In an action to recover damages for medical malpractice, etc., the defendants Northern Westchester Hospital Center and Francene Gallousis appeal, and the defendants Women's Medical Association, PLLC, Ruth Tessler, and Annette Maffei separately appeal from an order of the Supreme Court, Westchester County (Loehr, J.), entered March 11, 2009, which denied their respective motions for summary judgment dismissing the complaint insofar as asserted against them.
Published by New York State Law Reporting Bureau pursuant to Judiciary Law § 431.
This opinion is uncorrected and subject to revision before publication in the Official Reports.
REINALDO E. RIVERA, J.P. ANITA R. FLORIO, HOWARD MILLER, LEONARD B. AUSTIN, JJ.
ORDERED that the order is reversed, on the law, with one bill of costs to the defendants appearing separately and filing separate briefs, and the respective motions of the defendants Northern Westchester Hospital Center and Francene Gallousis, and the defendants Women's Medical Association, PLLC, Ruth Tessler, and Annette Maffei for summary judgment dismissing the complaint insofar as asserted against them are granted.

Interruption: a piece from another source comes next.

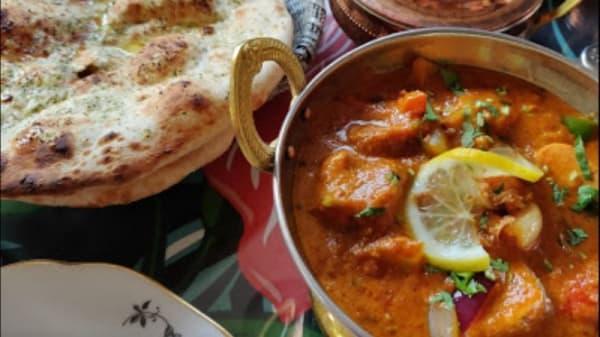 Shaions - Shaions indisk restaurang och pizzeria, Danderyd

The plaintiff, Maria DeChico (hereinafter the mother), is the mother of a child, Gianluca DeChico (hereinafter the child), who was born on June 24, 2004. During her pregnancy with the child, the mother received pre-natal care from the defendants Ruth Tessler and Annette Maffei, obstetricians-gynecologists associated with the defendant Women's Medical Association, PLLC (hereinafter the Medical Association). At approximately the 28th week of the pregnancy, an ultrasound revealed a dilated ventricle in the brain of the fetus. Dr. Tessler referred the mother for a more detailed ultrasound to be performed by the defendant Francene Gallousis, an obstetrician-gynecologist and specialist in maternal fetal medicine at the defendant Northern Westchester Hospital Center. Dr. Gallousis performed an ultrasound at approximately the 29th week of pregnancy, which indicated the presence of a unilateral ventriculmegaly, a swelling or defect of one side of the ventricle of the brain. Dr. Gallousis subsequently performed further ultrasounds, which confirmed that finding. She also referred the mother to a perinatologist to discuss the care that the child would require after the birth. The mother continued to receive care from Tessler, Maffei, and other physicians at the Medical Association throughout the pregnancy and delivery. After birth, the child was diagnosed with schizencephaly, a rare and severe congenital brain defect.

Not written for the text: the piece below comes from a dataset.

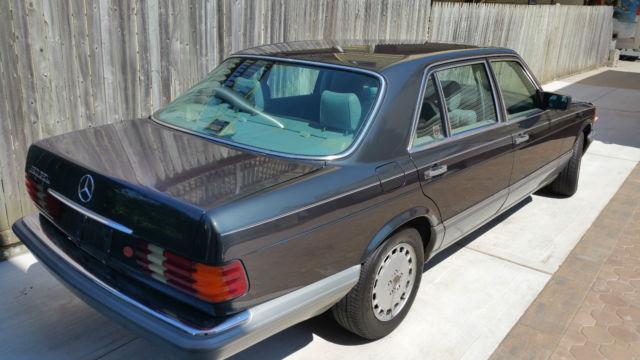 1988 mercedes benz 420 sel for Mercedes benz s 420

The mother, individually and on behalf of the child, commenced this action, inter alia, to recover damages for the extraordinary costs of the child's medical care. The mother alleged, among other things, that the defendants had departed from the applicable standard of care in failing to fully advise her of the significance of the ultrasound findings, failing to order further tests, including a fetal MRI, and failing to advise her regarding possible termination of the pregnancy. The defendants Northern Westchester Hospital Center and Francene Gallousis moved, and the defendants Medical Association, Ruth Tessler, and Annette Maffei separately moved, for summary judgment dismissing the complaint insofar as asserted against them.
The Supreme Court erred in denying the defendants' respective motions for summary judgment dismissing the complaint insofar as asserted against them. "It is well settled that no cause of action may be maintained on behalf of an infant plaintiff for wrongful life,' i.e., that he or she would never have been born but for the negligence of the defendant" (Spano v Bertocci, 299 AD2d 335, 337, quoting Alquijay v St. Luke's-Roosevelt Hosp. Ctr., 63 NY2d 978, 979; see Becker v Schwartz, 46 NY2d 401). Accordingly, the Supreme Court should have awarded summary judgment dismissing so much of the complaint as sought to assert a wrongful life cause of action on behalf of the child (see Becker v Schwartz, 46 NY2d at 401).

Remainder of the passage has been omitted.